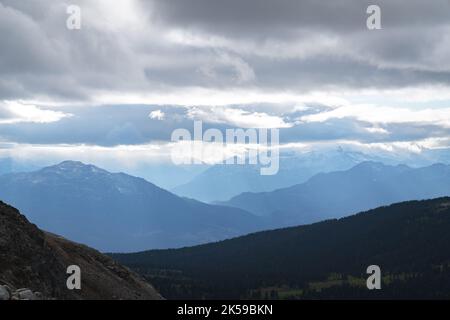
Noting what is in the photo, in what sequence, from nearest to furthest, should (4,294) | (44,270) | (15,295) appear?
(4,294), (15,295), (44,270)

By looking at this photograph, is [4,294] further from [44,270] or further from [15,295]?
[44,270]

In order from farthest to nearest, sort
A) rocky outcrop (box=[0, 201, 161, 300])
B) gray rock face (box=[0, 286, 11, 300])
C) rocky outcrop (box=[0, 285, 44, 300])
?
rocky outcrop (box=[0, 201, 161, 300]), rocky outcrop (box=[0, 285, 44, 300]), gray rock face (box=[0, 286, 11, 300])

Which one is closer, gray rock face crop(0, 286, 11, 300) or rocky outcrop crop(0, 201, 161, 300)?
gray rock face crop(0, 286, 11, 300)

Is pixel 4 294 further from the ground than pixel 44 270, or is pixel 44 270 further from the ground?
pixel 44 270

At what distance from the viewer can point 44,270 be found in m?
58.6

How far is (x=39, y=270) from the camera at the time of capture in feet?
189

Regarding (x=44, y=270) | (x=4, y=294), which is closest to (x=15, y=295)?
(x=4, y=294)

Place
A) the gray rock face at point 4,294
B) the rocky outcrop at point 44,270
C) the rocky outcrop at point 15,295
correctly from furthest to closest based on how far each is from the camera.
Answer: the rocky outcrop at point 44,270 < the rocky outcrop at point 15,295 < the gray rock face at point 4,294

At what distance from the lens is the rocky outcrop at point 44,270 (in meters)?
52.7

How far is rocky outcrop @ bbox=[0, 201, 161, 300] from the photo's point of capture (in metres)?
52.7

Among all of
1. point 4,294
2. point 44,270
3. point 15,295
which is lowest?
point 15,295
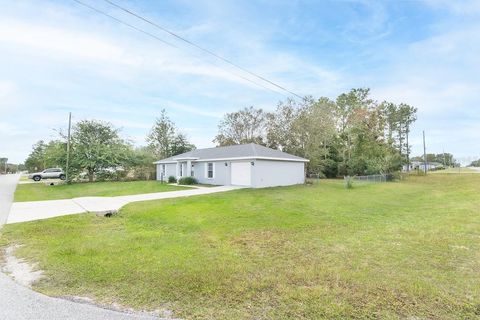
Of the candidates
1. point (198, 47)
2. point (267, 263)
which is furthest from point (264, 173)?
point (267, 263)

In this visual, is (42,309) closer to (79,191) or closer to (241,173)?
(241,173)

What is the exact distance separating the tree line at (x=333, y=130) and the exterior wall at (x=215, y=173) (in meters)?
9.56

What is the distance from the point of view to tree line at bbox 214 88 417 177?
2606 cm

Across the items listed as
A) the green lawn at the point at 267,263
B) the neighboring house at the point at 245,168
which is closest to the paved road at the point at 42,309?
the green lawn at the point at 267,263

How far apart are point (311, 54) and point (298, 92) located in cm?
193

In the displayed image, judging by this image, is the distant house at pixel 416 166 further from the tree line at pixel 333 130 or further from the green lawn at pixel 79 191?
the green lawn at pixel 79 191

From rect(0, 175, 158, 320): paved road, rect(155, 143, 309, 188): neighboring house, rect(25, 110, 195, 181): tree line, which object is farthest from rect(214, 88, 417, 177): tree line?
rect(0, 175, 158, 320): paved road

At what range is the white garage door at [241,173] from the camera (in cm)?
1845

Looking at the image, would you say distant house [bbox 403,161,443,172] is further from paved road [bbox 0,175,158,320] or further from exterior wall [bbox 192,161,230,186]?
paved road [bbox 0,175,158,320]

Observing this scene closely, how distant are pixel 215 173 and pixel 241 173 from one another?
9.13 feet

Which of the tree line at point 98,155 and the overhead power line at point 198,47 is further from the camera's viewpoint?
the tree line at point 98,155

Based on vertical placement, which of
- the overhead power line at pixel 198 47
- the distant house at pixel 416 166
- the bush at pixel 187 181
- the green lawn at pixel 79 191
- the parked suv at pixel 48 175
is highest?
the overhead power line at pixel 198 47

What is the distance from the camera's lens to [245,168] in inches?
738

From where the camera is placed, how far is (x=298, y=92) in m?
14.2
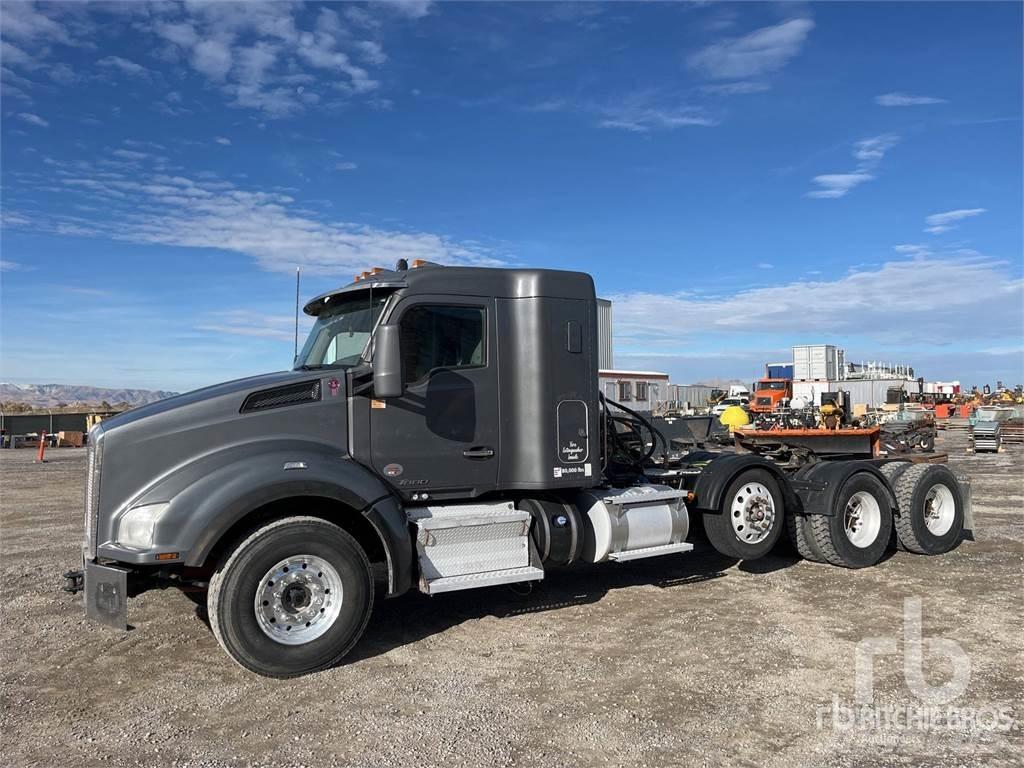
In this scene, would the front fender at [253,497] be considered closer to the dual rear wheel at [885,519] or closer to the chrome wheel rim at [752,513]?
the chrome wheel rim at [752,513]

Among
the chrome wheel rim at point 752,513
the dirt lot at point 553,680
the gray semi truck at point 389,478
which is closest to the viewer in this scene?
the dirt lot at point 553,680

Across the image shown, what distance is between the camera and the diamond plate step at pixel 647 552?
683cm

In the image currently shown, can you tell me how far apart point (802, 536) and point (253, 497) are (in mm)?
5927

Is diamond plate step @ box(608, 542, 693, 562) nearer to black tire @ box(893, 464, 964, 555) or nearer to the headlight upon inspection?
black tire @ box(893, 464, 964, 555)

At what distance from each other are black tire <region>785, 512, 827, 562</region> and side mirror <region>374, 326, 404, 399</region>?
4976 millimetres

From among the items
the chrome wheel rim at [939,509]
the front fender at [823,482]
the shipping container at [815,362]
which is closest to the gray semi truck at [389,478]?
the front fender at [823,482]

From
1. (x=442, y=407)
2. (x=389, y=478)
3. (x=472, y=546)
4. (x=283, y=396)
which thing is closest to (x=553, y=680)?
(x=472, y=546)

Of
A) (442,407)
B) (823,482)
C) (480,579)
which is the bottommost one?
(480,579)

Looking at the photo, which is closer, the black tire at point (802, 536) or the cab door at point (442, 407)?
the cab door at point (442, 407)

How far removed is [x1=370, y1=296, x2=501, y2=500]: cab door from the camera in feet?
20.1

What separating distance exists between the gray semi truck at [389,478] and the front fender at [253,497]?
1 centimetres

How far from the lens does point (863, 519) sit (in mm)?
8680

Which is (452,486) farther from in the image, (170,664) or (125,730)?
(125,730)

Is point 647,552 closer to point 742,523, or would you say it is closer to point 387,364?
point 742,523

**Task directions:** Repeat all of the rows above word for word, leaving out the pictures.

**Answer to this exercise:**
Noting what is in the photo, in what sequence, from nearest to furthest, should (4,294) | (44,270) | (15,295) appear?
(4,294), (15,295), (44,270)

By looking at this photograph, is [4,294] further from [44,270] or further from [15,295]?
[44,270]

In order from farthest to nearest, sort
A) rocky outcrop (box=[0, 201, 161, 300])
B) gray rock face (box=[0, 286, 11, 300])
C) rocky outcrop (box=[0, 285, 44, 300])
?
rocky outcrop (box=[0, 201, 161, 300]), rocky outcrop (box=[0, 285, 44, 300]), gray rock face (box=[0, 286, 11, 300])

Which one is closer, gray rock face crop(0, 286, 11, 300) or rocky outcrop crop(0, 201, 161, 300)?
gray rock face crop(0, 286, 11, 300)

Is pixel 4 294 further from the ground than pixel 44 270, or is pixel 44 270 further from the ground?
pixel 44 270

At what distance from the viewer can point 44,270 be found in m?
58.6

How far is (x=39, y=270) from the camera at the time of capture in feet?
189

Regarding (x=44, y=270) | (x=4, y=294), which is closest to (x=15, y=295)?
(x=4, y=294)

Place
A) the gray rock face at point 4,294
B) the rocky outcrop at point 44,270
C) the rocky outcrop at point 15,295
correctly from furthest to closest based on how far each is from the camera.
Answer: the rocky outcrop at point 44,270 < the rocky outcrop at point 15,295 < the gray rock face at point 4,294

At what distance from the lens is the rocky outcrop at point 44,270 (in meters)?
52.7

How far is rocky outcrop @ bbox=[0, 201, 161, 300] from the photo's point of capture (in metres)?
52.7

Among all of
1. point 4,294
2. point 44,270
3. point 15,295
which is lowest?
point 15,295
Of the candidates
1. point (198, 47)
2. point (267, 263)
which is furthest from point (264, 173)?
point (267, 263)

In this visual, is (42,309) closer to (79,191) or closer to (241,173)?
(241,173)

What is the exact distance separating the tree line at (x=333, y=130) and the exterior wall at (x=215, y=173) (in meters)?
9.56

What is the distance from the point of view to tree line at bbox 214 88 417 177?
2606 cm

Across the items listed as
A) the green lawn at the point at 267,263
B) the neighboring house at the point at 245,168
which is closest to the paved road at the point at 42,309?
the green lawn at the point at 267,263

How far apart are point (311, 54) and point (298, 92) located in cm?
193

In the displayed image, judging by this image, is the distant house at pixel 416 166 further from the tree line at pixel 333 130 or further from the green lawn at pixel 79 191?
the green lawn at pixel 79 191

From rect(0, 175, 158, 320): paved road, rect(155, 143, 309, 188): neighboring house, rect(25, 110, 195, 181): tree line, which object is farthest from rect(214, 88, 417, 177): tree line?
rect(0, 175, 158, 320): paved road

At what range is the white garage door at [241,173] from the camera (in cm)?
1845

Looking at the image, would you say distant house [bbox 403,161,443,172] is further from paved road [bbox 0,175,158,320] or further from exterior wall [bbox 192,161,230,186]?
paved road [bbox 0,175,158,320]

Observing this scene closely, how distant are pixel 215 173 and pixel 241 173 from one another?
9.13 feet

Which of the tree line at point 98,155 and the overhead power line at point 198,47 is further from the camera's viewpoint?
the tree line at point 98,155

Based on vertical placement, which of
- the overhead power line at pixel 198 47
- the distant house at pixel 416 166
- the bush at pixel 187 181
- the green lawn at pixel 79 191
- the parked suv at pixel 48 175
is highest?
the overhead power line at pixel 198 47

What is the distance from the camera's lens to [245,168] in inches?
738

From where the camera is placed, how far is (x=298, y=92) in m?
14.2
In this scene, would the front fender at [253,497] be considered closer to the dual rear wheel at [885,519] or closer to the chrome wheel rim at [752,513]?
the chrome wheel rim at [752,513]

Among
the chrome wheel rim at point 752,513
the dirt lot at point 553,680
the gray semi truck at point 389,478
which is closest to the viewer in this scene?
the dirt lot at point 553,680

Across the image shown, what distance is between the camera and the diamond plate step at pixel 647 552?
683cm

In the image currently shown, can you tell me how far apart point (802, 536) and point (253, 497) are (in mm)?
5927

Is diamond plate step @ box(608, 542, 693, 562) nearer to black tire @ box(893, 464, 964, 555) or nearer to the headlight upon inspection?
black tire @ box(893, 464, 964, 555)

At what distance from each other are black tire <region>785, 512, 827, 562</region> and side mirror <region>374, 326, 404, 399</region>?
4976 millimetres

From among the items
the chrome wheel rim at [939,509]
the front fender at [823,482]
the shipping container at [815,362]
which is closest to the gray semi truck at [389,478]?
the front fender at [823,482]

From
1. (x=442, y=407)
2. (x=389, y=478)
3. (x=472, y=546)
4. (x=283, y=396)
which thing is closest to (x=553, y=680)?
(x=472, y=546)

Of
A) (442,407)
B) (823,482)
C) (480,579)
which is the bottommost one?
(480,579)

Looking at the photo, which is closer, the black tire at point (802, 536) or the cab door at point (442, 407)?
the cab door at point (442, 407)

How far removed is [x1=370, y1=296, x2=501, y2=500]: cab door from the camera in feet?
20.1

What separating distance exists between the gray semi truck at [389,478] and the front fender at [253,497]?
1 centimetres

How far from the lens does point (863, 519) sit (in mm)?
8680

Which is (452,486) farther from in the image, (170,664) or (125,730)?
(125,730)

Is point 647,552 closer to point 742,523, or would you say it is closer to point 387,364?
point 742,523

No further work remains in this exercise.